Altmetric, altmetrics, data visualisation, datasets, Digital Humanities, DITA, Geoffrey Rockwell, infographics, information architecture, information overload, Jacob Harris, Julie Meloni, Stefan Sinclair, Stephen Ramsay, TAGS, text analysis, Twitter, Voyant Tools, Wordle
The title of this blog post is not flippant, but is in fact taken from a chapter of a recently-published book, entitled The Hermeneutics of Screwing Around; or What You Do with a Million Books, by Stephen Ramsay. Ramsay discusses how the concept of epistemological order—in his words, the “coherent, authoritative path through what is known”—has evolved over time, and recently been completely transformed entirely by the emergence and insatiable growth of the Internet. The essential premise of our current situation is that there now is far too much information, even on the most specialised subjects, for any one person to take in during his or her lifetime; however, new digital technologies allow us to explore the information in alternative ways.
One of these ways is text analysis. This involves feeding a corpus, or body, of text(s) through a computer programme in order to discover various conclusions that would not be apparent at first glance, or would otherwise have been prohibitively expensive and time-consuming to be carried out by human effort alone. For instance, a basic method of text analysis is counting the frequency of words that appear in a text; the information, which only takes a few seconds to compute, even for a corpus of thousands of words, can be displayed visually in the form of a word cloud. The word cloud currently produced by the RSS feed of this blog (which excludes the older posts) looks like this:
Wordle, however, is limited in other ways. I can demonstrate this by using the archive of data that I began exporting from Twitter a few weeks ago using TAGS (which has since been growing, as additional Tweets matching the criteria are automatically added every hour). Feeding the corpus consisting of the Tweets (all of which feature the hashtag #citylis, remember) into Wordle produces this word cloud (using exactly the same aesthetics as before):
This unwelcome result has occurred because of Worldle’s customisation limitations. Text analysis normally makes use of stopwords—extremely common words such as “the”, “a”, “and” and so forthwhich are not included in the computation. Wordle’s default stoplist does omit these words, but it cannot be edited to suit the needs of each individual word cloud; hence, this one is (as you would expect) dominated by the hashtag “citylis” that links the dataset together, whilst other Twitter jargon such as “RT” (retweet) and “MT” (modified tweet) is also visible.
--------------------------------------------------
TASK —
Answer these questions using the blog post on text analysis.
1. Who wrote the book that supplies the post's title?
2. Which tool was used to export the archive of data from Twitter?
3. What does "MT" stand for among the Twitter jargon visible in the word cloud?

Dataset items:
--------------------------------------------------
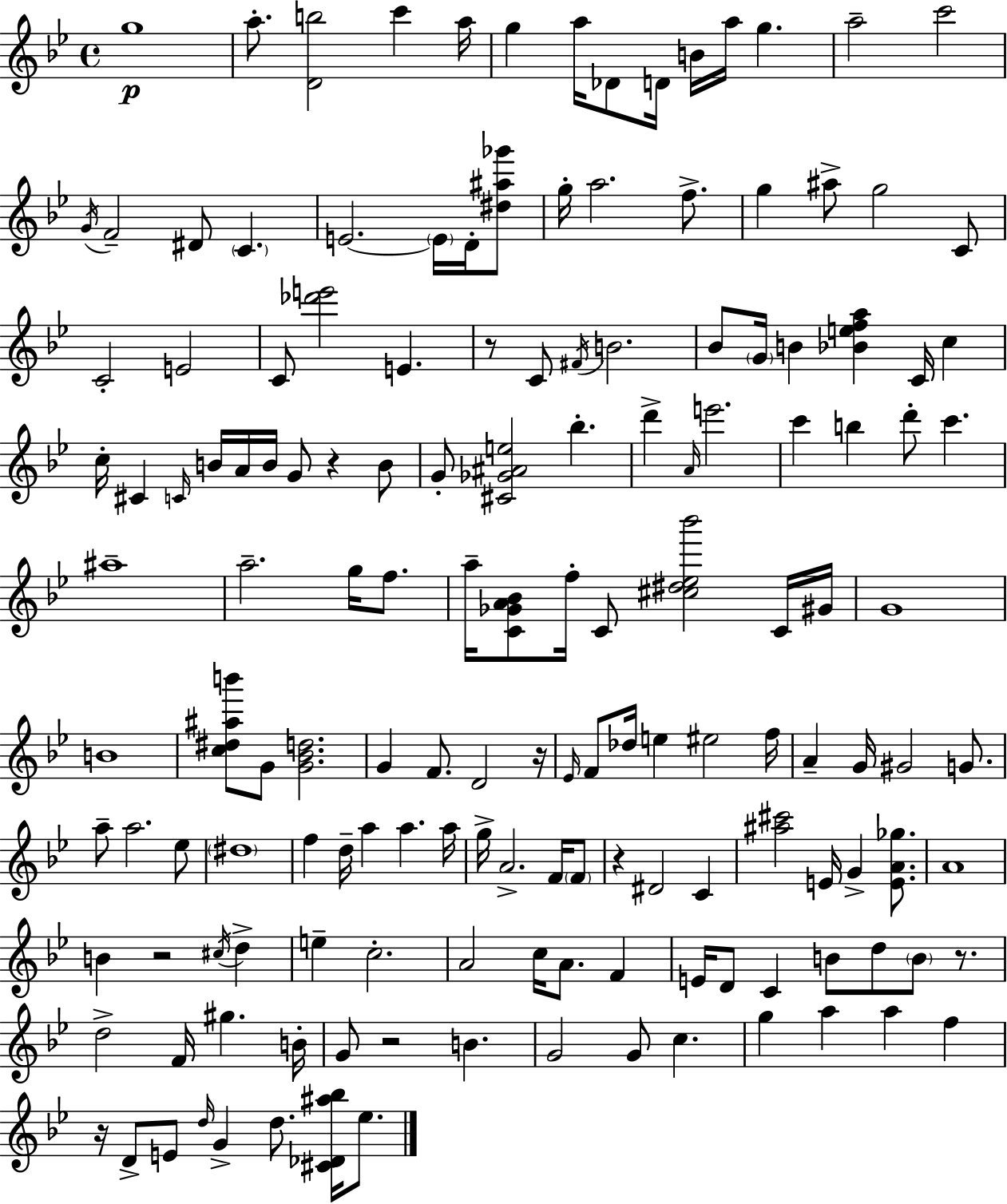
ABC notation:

X:1
T:Untitled
M:4/4
L:1/4
K:Bb
g4 a/2 [Db]2 c' a/4 g a/4 _D/2 D/4 B/4 a/4 g a2 c'2 G/4 F2 ^D/2 C E2 E/4 D/4 [^d^a_g']/2 g/4 a2 f/2 g ^a/2 g2 C/2 C2 E2 C/2 [_d'e']2 E z/2 C/2 ^F/4 B2 _B/2 G/4 B [_Befa] C/4 c c/4 ^C C/4 B/4 A/4 B/4 G/2 z B/2 G/2 [^C_G^Ae]2 _b d' A/4 e'2 c' b d'/2 c' ^a4 a2 g/4 f/2 a/4 [C_GA_B]/2 f/4 C/2 [^c^d_e_b']2 C/4 ^G/4 G4 B4 [c^d^ab']/2 G/2 [G_Bd]2 G F/2 D2 z/4 _E/4 F/2 _d/4 e ^e2 f/4 A G/4 ^G2 G/2 a/2 a2 _e/2 ^d4 f d/4 a a a/4 g/4 A2 F/4 F/2 z ^D2 C [^a^c']2 E/4 G [EA_g]/2 A4 B z2 ^c/4 d e c2 A2 c/4 A/2 F E/4 D/2 C B/2 d/2 B/2 z/2 d2 F/4 ^g B/4 G/2 z2 B G2 G/2 c g a a f z/4 D/2 E/2 d/4 G d/2 [^C_D^a_b]/4 _e/2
--------------------------------------------------
RESULT FOR THIS EXERCISE —
1. Stephen Ramsay
2. TAGS
3. Modified tweet